MATERIAL PROVIDED.
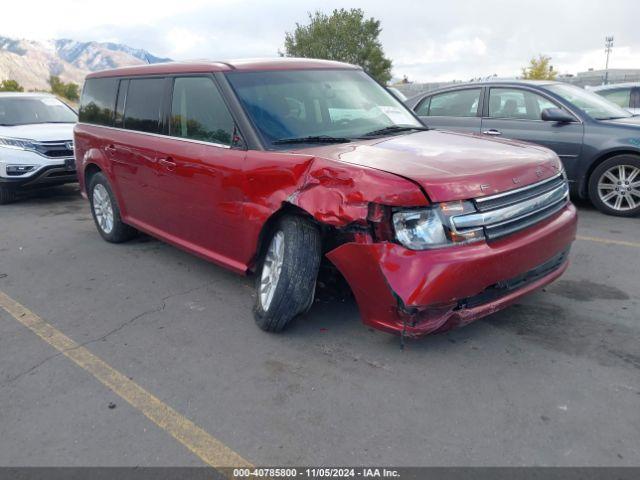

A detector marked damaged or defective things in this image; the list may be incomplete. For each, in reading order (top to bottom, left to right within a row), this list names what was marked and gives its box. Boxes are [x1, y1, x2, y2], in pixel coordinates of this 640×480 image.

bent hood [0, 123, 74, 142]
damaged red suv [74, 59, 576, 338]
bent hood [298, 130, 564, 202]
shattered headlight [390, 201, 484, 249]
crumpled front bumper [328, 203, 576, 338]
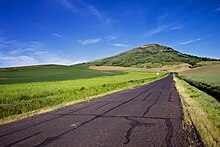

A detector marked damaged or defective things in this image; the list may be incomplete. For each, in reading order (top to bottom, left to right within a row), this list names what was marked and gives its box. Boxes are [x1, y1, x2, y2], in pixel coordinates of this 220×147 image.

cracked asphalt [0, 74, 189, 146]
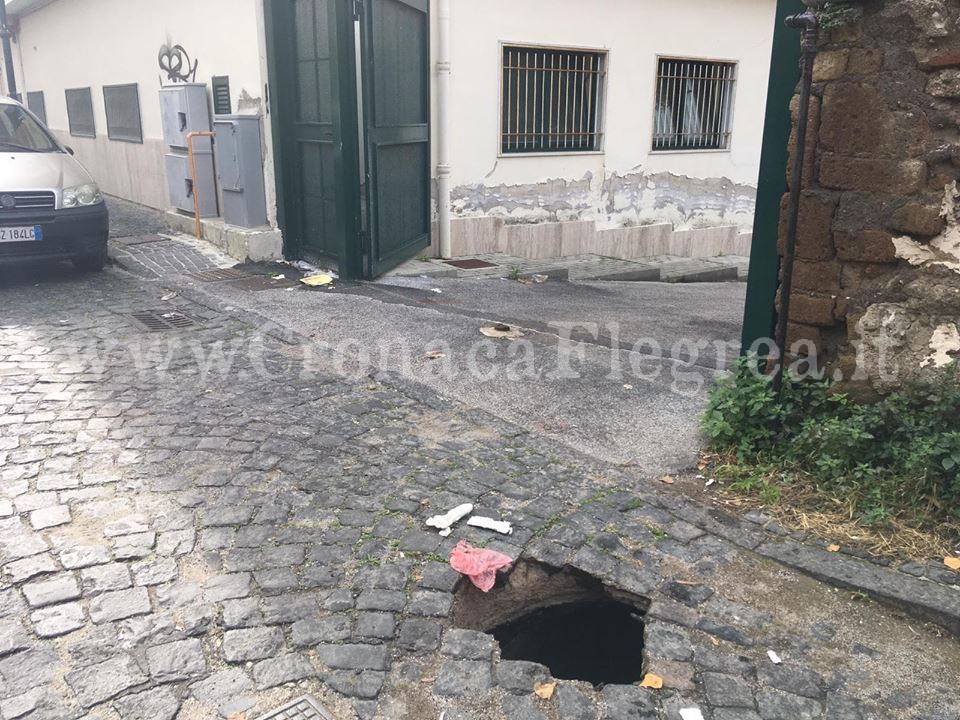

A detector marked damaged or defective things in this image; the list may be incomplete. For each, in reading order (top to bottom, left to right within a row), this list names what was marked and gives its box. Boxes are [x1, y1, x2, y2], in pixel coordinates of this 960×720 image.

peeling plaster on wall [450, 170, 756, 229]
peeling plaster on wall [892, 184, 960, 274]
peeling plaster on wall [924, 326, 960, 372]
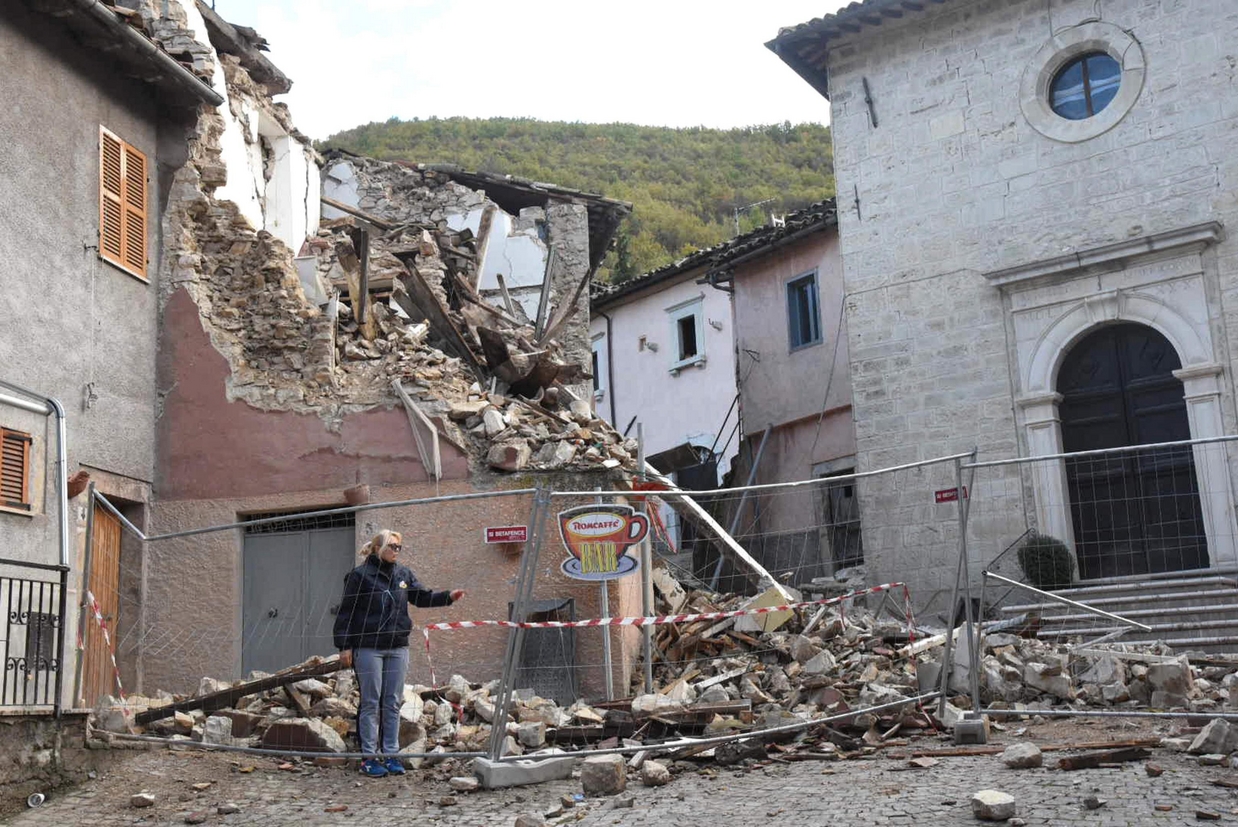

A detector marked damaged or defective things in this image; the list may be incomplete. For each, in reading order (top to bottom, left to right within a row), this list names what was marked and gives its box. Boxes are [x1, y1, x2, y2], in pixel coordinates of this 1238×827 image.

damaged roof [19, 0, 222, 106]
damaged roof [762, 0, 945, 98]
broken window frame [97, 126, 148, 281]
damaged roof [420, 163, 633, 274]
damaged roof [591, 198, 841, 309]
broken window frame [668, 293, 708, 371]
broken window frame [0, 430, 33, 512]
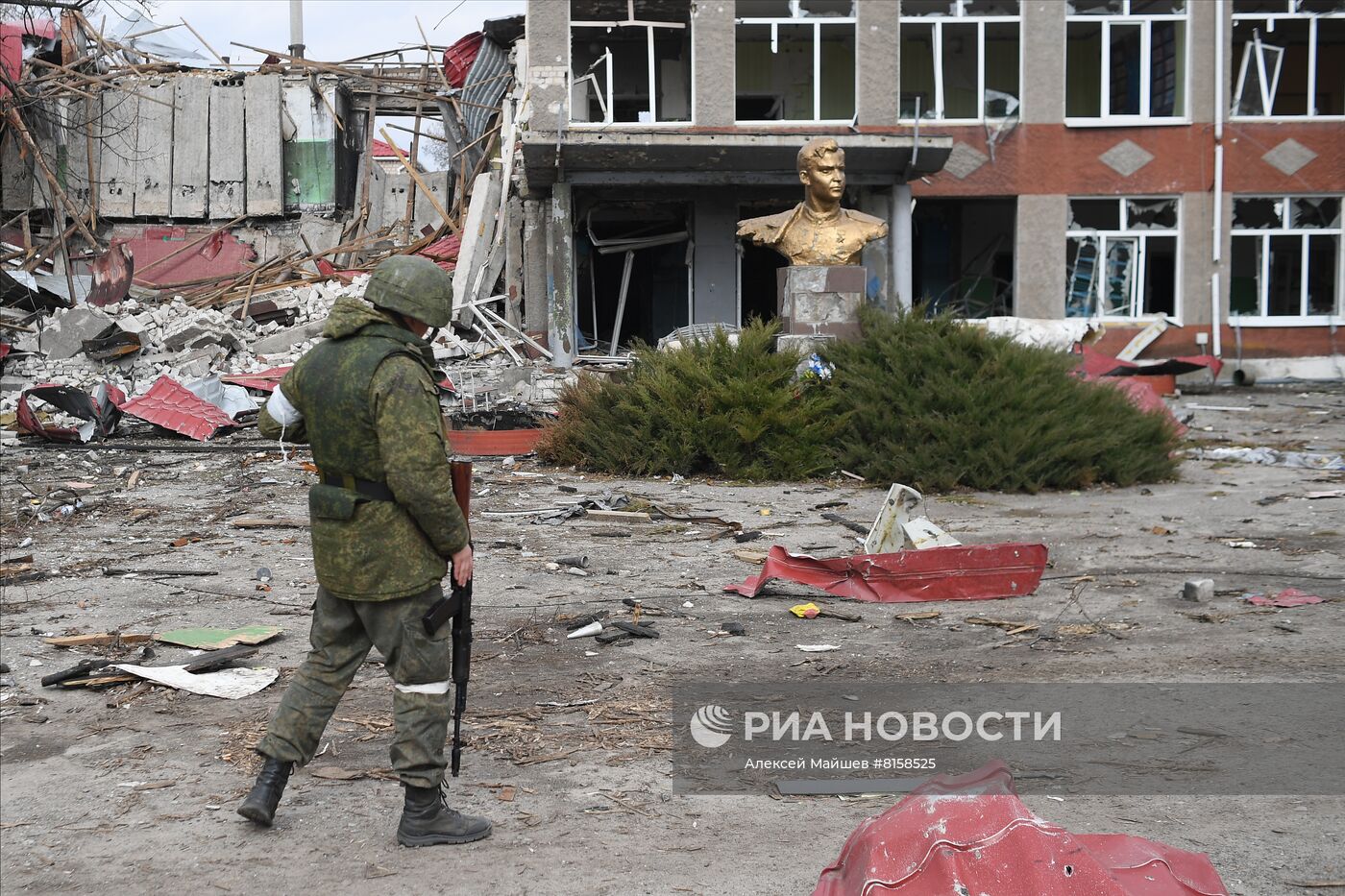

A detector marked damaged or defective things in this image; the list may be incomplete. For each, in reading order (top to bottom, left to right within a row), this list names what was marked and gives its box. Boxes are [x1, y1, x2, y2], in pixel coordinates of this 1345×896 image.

---

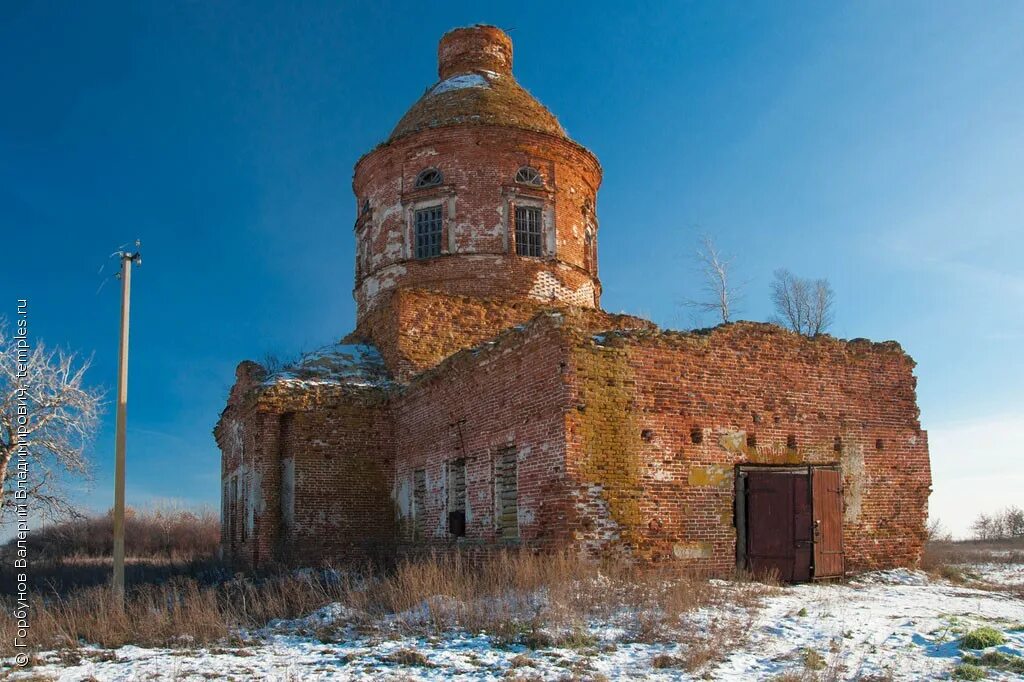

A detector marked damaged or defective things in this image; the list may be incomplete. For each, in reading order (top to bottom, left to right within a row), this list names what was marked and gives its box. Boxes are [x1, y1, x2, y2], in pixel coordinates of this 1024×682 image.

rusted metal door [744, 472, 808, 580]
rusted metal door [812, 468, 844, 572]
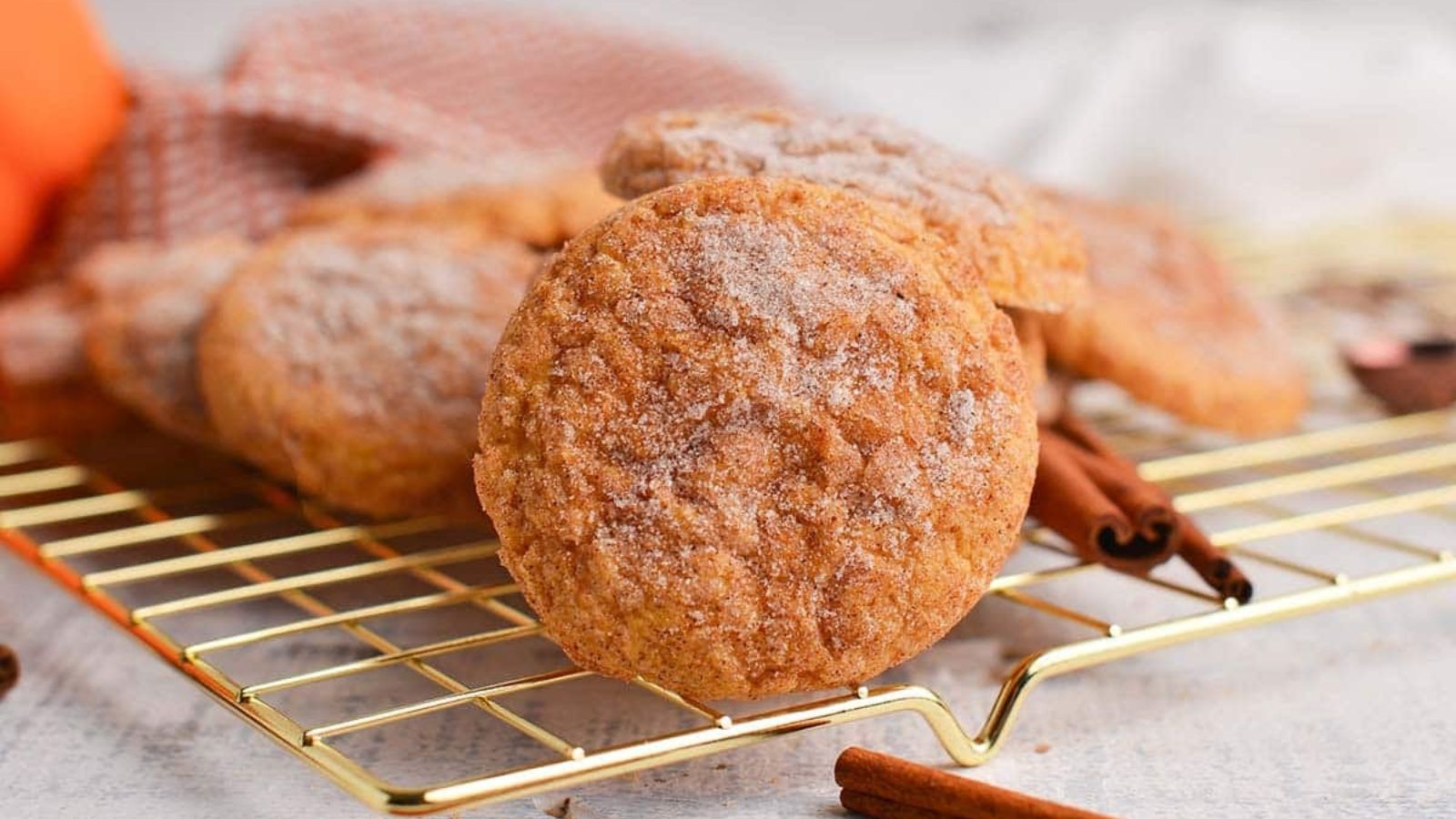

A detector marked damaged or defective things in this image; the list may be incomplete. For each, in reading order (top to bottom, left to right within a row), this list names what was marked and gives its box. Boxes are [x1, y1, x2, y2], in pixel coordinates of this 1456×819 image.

EXERCISE GOAL.
Copy the rows above word for word, starting at the line that contains "this 640×480 image." and stopping after the line that contains "cracked asphalt [0, 74, 189, 146]". Omit the pictures.

WRITTEN RESPONSE.
A detector marked damaged or defective things in this image; the list may be incomplete. For each, in reading order (top to bottom, left to right within a row), this list names what was marked and gives its box. Boxes are [x1, y1, x2, y2], in pixel coordinates of this 640×480 image.

bent hood [0, 123, 74, 142]
damaged red suv [74, 59, 576, 338]
bent hood [298, 130, 564, 202]
shattered headlight [390, 201, 484, 249]
crumpled front bumper [328, 203, 576, 338]

A detector marked damaged or defective things in this image; the list may be incomplete. For each, in reading order (top to bottom, left to right within a row), this list names what was marked and gives its box. Boxes are [x1, y1, x2, y2], in pixel coordinates of this 220×147 image.

cracked asphalt [0, 74, 189, 146]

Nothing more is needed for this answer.